→ Selected text
--- begin ---

5th ed changes.. why?

I've played 4th ed for some time and have bought the new one yesterday..

One of the two major changes I notice is that you now pay a lot more expirience for advancing i an ability (5+10+15..) than you du for Arts (1+2+3+..) and you did in 4th ed.. Why shoul it take more time to advance in an ability than in something magical? Is it harder to learn to ride or be stealthy than to cast a magical spell?

The other thing is the reduced number of abilities.. In 4th ed you had a lot more different Abilities to choose from (esp. in the Martial Abilities section). Now, if you're trained in using a sword you can use a spear or a lance! WHAT?! Two completely different weapons with the same skill?

Can anyone explain why some of theese changes have been made? What are the reasoning behind it?

I'll take a stab at answering these as i see them.

Firstly skills and arts. A language skill at 5 makes you fluent with a mild accent (IIRC) whereas an art score of 5 makes you mildly competent. Art scores are supposed to be higher than skills. A rating of 8 in brawl makes you a master pugilist. A rating of 8 in ignem gets you laughed at by the other flambeau. It is thus not really accurate to compare the two as if they were similar.

Secondly it was plain unrealistic under 4th edition the way that weapon skills work. My regular gaming troupe consists of myself and 2 other guys, all three of us experienced martial artists (and all three sadly very much lapsed) and the old rules never seemed right. If you are a master swordsman you do not simply lose your ability to fight if you pick up a shield. A lot of weapon fighting is not related to the specific weapon you are using, knowing how to move and how your opponent is moving is a broad skill and by reducing the number of weapon skills ars 5th ed simulates this better than did 4th ed.

--- end ---

→ Task goal
In the thread on 5th edition changes, what does the reply say a rating of 8 in brawl makes a character?

→ Data items
--- begin ---

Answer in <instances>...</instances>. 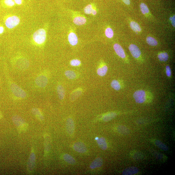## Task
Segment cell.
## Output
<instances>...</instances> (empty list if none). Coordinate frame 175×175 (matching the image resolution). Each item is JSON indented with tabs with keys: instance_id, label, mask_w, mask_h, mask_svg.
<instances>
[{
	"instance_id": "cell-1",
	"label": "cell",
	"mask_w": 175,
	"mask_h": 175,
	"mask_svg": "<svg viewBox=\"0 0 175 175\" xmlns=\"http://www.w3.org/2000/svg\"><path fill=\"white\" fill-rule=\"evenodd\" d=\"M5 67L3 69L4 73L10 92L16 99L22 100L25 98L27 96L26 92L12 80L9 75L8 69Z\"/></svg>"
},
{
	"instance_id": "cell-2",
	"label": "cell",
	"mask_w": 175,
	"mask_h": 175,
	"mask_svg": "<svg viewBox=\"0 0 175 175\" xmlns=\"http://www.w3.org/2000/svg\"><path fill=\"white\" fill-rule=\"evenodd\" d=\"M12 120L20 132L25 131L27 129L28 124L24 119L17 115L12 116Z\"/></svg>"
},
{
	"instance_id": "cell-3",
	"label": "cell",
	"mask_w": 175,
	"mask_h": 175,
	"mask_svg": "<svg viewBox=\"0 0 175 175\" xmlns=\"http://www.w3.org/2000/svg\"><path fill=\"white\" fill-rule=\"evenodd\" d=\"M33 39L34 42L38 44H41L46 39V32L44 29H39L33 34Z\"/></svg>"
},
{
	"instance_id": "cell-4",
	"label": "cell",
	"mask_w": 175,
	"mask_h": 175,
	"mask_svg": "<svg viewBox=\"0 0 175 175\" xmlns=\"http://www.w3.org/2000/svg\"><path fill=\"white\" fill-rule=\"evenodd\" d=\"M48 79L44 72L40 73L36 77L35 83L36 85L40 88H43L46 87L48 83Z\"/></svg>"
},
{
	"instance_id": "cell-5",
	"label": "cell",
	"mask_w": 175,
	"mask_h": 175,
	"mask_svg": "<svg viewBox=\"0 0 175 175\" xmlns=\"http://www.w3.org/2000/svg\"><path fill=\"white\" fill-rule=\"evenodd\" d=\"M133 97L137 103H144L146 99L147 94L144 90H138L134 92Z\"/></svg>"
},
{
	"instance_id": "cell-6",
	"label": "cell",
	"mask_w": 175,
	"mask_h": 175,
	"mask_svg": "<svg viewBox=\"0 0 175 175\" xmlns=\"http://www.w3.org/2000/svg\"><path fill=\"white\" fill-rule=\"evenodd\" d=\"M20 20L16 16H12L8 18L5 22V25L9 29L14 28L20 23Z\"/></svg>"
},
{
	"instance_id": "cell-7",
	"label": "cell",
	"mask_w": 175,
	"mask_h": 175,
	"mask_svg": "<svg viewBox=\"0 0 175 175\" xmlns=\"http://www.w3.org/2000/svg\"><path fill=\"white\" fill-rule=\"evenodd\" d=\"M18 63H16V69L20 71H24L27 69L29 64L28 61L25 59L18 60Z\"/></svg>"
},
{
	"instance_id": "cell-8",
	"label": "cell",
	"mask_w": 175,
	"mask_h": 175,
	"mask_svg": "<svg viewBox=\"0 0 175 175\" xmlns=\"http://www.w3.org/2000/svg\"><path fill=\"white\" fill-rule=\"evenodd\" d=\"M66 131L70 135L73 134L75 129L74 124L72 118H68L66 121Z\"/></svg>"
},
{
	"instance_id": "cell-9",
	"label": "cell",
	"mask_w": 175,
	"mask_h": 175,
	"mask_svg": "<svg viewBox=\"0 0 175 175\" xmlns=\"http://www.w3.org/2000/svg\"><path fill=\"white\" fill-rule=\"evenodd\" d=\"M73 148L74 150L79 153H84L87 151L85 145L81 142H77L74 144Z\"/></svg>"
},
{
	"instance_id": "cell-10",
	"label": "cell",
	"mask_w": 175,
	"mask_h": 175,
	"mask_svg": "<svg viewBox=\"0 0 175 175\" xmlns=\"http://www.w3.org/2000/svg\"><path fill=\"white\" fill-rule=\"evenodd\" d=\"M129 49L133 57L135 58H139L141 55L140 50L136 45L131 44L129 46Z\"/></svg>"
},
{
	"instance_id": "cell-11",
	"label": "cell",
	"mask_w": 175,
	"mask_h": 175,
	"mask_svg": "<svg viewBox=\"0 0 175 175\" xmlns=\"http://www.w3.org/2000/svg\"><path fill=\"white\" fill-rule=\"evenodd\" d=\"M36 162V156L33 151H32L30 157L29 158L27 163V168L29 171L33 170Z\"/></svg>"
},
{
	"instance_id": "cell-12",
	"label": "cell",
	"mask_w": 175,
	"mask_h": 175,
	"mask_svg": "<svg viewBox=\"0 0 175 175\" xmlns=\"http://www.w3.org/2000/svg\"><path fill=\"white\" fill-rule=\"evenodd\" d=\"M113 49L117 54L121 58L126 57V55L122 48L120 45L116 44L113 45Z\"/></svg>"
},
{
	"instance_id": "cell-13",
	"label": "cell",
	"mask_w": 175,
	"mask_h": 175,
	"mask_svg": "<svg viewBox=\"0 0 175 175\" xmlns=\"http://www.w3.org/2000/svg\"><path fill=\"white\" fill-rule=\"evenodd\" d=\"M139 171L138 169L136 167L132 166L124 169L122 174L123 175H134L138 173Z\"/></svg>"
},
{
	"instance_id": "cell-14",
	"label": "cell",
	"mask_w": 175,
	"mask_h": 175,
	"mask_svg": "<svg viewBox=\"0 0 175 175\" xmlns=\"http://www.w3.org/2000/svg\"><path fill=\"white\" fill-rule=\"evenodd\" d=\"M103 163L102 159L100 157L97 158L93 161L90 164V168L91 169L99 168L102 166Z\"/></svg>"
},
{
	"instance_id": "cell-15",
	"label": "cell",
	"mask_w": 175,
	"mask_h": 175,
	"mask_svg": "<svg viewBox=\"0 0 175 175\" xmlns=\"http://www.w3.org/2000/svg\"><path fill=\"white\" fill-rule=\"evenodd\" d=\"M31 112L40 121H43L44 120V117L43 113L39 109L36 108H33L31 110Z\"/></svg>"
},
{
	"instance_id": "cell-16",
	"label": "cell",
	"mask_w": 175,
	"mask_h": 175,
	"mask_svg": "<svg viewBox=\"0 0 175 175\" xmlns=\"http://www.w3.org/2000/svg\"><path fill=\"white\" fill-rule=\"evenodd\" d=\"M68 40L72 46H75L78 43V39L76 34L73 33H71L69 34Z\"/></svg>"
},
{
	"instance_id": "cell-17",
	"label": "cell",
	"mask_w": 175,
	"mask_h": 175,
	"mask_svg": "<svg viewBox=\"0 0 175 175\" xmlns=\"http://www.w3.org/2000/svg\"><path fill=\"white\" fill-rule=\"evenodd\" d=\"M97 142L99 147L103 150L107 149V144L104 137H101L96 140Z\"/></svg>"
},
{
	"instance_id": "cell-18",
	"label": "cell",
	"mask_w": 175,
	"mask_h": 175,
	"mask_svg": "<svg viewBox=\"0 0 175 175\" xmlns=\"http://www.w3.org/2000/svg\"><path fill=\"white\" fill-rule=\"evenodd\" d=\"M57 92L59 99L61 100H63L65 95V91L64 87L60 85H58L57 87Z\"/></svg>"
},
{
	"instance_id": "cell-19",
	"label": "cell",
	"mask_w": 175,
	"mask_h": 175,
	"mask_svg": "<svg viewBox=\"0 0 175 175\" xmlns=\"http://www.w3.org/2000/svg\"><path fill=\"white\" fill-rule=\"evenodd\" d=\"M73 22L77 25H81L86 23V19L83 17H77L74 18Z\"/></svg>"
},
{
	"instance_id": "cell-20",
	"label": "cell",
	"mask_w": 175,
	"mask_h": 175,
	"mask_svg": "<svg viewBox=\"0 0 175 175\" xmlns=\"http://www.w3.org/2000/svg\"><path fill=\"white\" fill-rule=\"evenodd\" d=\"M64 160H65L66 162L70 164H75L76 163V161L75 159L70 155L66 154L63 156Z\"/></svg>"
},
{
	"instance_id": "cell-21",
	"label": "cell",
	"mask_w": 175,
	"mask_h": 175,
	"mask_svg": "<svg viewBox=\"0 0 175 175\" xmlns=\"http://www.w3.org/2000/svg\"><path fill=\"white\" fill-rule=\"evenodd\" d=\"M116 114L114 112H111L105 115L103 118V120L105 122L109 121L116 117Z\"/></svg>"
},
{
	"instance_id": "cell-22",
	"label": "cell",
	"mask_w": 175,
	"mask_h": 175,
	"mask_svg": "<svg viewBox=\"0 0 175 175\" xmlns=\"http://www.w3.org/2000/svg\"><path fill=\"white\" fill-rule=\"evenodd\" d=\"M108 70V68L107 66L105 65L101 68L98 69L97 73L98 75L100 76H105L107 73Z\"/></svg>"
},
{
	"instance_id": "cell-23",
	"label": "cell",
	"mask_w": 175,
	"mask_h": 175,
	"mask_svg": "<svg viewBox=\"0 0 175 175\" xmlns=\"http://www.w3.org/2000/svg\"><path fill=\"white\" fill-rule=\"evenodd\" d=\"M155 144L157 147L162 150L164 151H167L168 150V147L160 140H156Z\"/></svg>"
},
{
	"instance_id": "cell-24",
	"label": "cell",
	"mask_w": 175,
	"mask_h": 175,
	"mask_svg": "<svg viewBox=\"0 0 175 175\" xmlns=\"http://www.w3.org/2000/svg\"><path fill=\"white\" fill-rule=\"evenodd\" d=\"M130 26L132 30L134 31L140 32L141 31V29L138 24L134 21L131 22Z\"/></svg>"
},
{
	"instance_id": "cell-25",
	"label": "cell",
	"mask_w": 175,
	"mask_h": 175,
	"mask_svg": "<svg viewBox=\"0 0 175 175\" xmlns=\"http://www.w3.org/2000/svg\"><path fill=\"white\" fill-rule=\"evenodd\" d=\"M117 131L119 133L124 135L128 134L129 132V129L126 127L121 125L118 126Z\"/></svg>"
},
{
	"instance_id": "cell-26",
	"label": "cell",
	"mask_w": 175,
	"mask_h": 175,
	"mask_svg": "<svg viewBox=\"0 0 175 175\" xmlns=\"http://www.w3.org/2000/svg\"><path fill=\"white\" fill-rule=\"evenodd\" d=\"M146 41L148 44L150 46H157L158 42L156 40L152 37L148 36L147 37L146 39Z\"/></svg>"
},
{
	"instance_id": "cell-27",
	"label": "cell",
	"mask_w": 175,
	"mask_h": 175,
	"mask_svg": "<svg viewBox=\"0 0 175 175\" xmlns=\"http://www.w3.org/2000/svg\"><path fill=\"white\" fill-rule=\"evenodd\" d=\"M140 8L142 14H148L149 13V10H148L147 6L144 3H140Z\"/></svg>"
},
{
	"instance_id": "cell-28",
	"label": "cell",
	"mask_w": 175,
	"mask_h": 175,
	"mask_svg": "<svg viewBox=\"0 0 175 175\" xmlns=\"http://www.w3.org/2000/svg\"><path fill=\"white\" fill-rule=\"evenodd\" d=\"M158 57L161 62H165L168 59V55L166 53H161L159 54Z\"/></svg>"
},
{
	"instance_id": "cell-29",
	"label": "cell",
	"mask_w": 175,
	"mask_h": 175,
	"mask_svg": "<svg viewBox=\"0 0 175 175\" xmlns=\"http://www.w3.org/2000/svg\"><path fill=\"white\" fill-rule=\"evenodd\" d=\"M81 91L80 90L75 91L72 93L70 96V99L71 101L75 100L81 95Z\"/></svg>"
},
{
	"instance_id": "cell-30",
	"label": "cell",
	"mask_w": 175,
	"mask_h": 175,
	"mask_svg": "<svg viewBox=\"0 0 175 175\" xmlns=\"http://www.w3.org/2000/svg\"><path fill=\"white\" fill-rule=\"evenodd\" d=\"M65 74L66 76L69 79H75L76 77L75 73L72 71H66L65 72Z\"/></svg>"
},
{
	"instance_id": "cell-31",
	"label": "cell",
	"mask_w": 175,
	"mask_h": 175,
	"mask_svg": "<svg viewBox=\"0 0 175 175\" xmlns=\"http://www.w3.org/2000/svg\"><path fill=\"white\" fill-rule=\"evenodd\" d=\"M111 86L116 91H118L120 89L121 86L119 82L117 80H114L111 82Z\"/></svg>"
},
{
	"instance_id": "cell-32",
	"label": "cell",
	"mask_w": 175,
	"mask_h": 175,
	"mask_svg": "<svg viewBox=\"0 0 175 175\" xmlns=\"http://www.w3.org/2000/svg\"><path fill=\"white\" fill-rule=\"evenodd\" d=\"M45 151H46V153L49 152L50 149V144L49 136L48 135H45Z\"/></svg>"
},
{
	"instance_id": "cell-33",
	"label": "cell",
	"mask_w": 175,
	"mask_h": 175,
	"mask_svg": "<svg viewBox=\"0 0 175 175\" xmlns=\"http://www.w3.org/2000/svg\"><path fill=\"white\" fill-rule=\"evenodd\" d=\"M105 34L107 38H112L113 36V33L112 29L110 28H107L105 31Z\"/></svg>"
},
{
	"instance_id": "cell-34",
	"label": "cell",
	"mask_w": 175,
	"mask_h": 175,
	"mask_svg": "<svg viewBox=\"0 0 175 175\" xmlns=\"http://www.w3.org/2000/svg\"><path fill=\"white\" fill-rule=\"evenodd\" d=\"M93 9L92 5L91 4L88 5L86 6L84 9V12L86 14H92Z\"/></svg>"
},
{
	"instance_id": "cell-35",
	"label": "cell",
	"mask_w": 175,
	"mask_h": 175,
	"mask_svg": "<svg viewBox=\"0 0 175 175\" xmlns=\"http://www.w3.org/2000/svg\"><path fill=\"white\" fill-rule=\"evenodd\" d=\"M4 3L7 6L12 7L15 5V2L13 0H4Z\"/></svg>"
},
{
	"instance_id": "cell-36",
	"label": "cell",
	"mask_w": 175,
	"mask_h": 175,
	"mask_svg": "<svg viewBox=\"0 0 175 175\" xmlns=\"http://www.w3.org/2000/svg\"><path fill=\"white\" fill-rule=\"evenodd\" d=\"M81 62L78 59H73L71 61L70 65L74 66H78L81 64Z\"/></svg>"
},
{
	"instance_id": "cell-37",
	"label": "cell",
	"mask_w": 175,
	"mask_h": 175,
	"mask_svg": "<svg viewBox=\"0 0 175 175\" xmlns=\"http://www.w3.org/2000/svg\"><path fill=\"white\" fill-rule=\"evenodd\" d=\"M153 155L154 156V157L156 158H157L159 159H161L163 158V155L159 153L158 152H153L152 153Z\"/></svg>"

--- end ---

→ Completed exercise
A master pugilist.